* [EXERCISE REQUIREMENTS]: The entries shown here must be retyped in full, with no pictures included.

* [MATERIAL PROVIDED]:
[Start of Attachment]

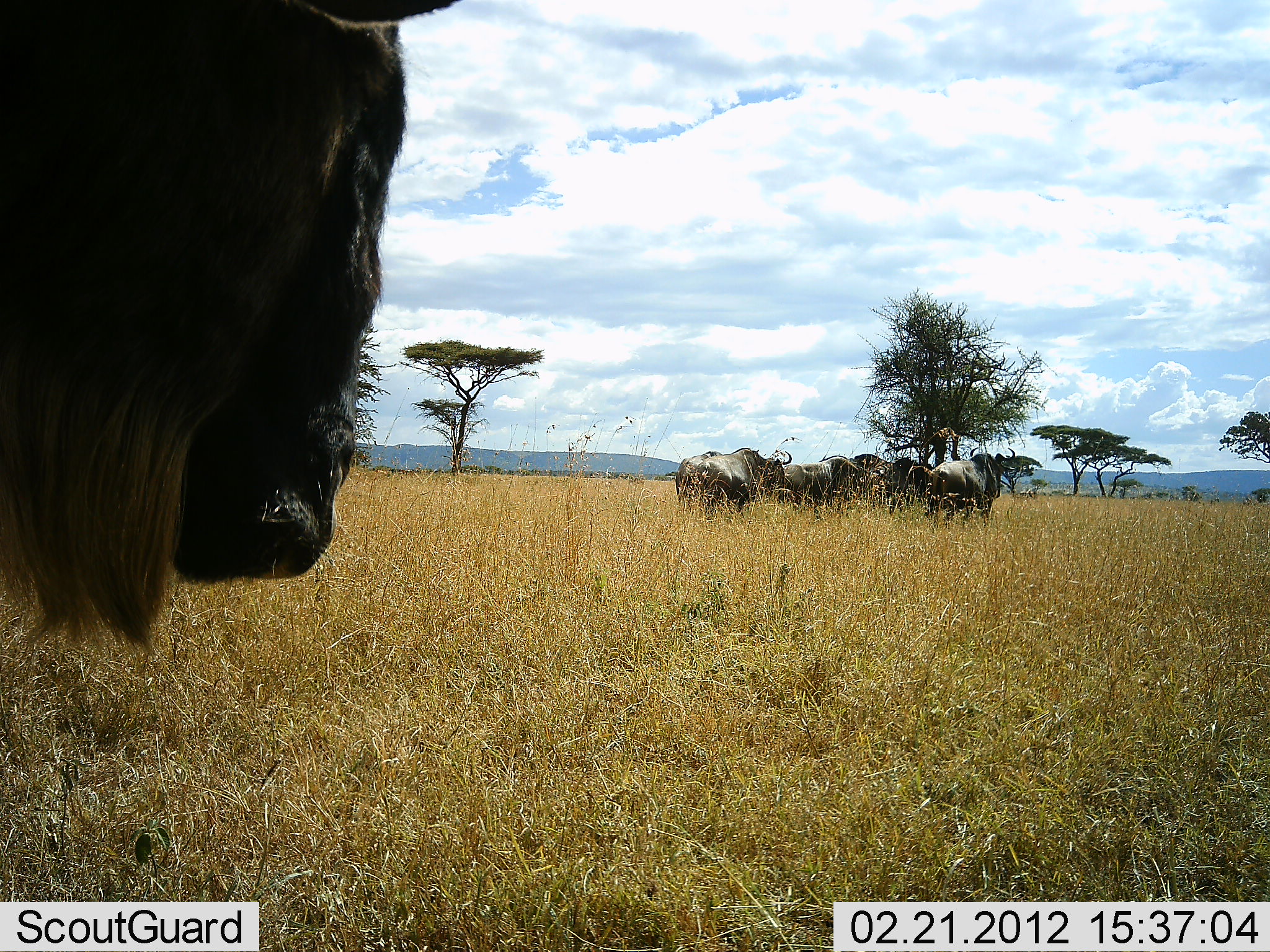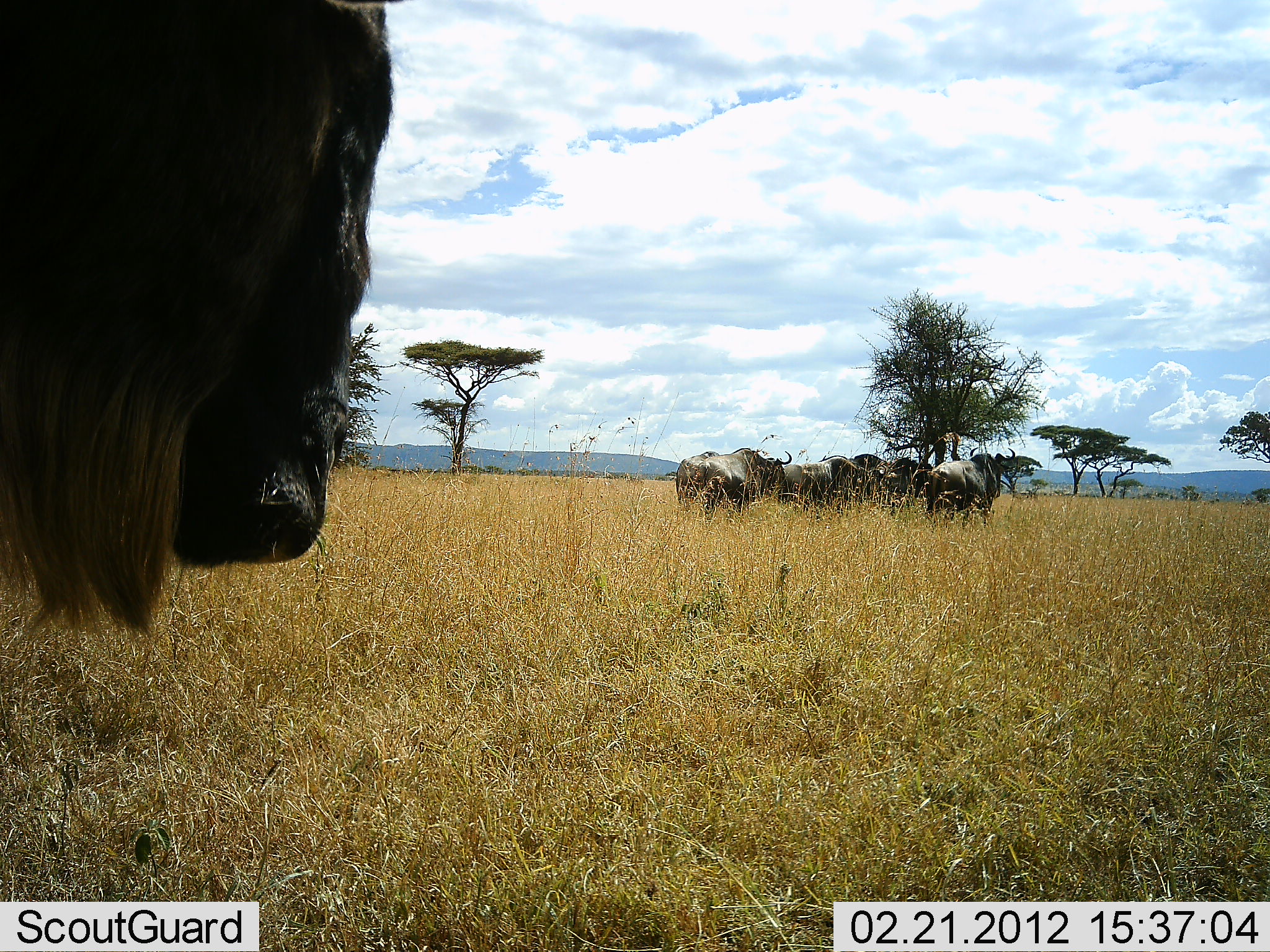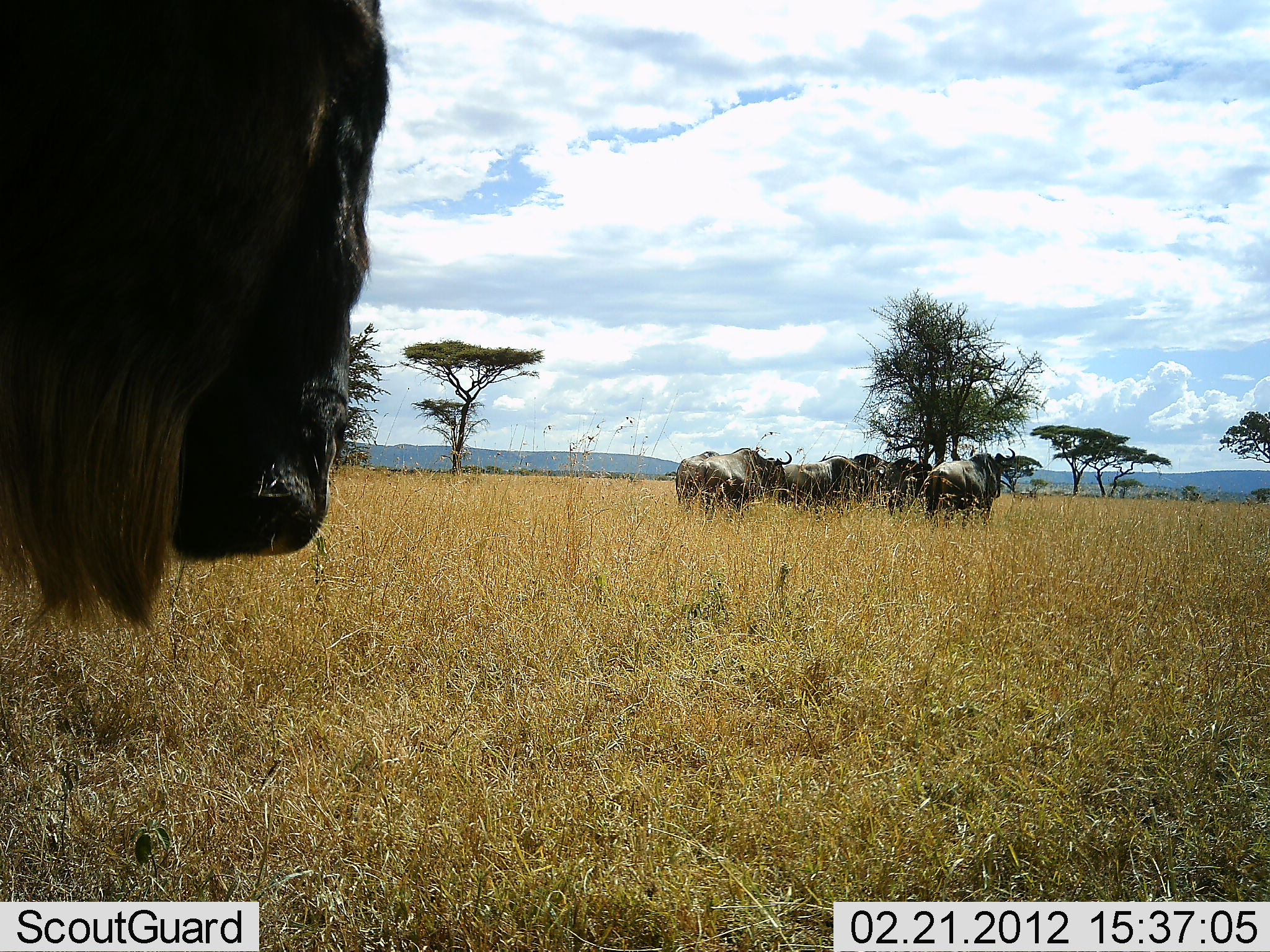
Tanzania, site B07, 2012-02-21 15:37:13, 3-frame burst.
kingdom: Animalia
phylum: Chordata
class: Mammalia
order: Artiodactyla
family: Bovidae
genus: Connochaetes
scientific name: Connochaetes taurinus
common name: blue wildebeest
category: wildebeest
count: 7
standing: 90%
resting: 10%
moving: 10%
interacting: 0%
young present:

[End of Attachment]

* [RESPONSE TO THE TASK]:
Tanzania, site B07, 2012-02-21 15:37:13, 3-frame burst.
kingdom: Animalia
phylum: Chordata
class: Mammalia
order: Artiodactyla
family: Bovidae
genus: Connochaetes
scientific name: Connochaetes taurinus
common name: blue wildebeest
category: wildebeest
count: 7
standing: 90%
resting: 10%
moving: 10%
interacting: 0%
young present:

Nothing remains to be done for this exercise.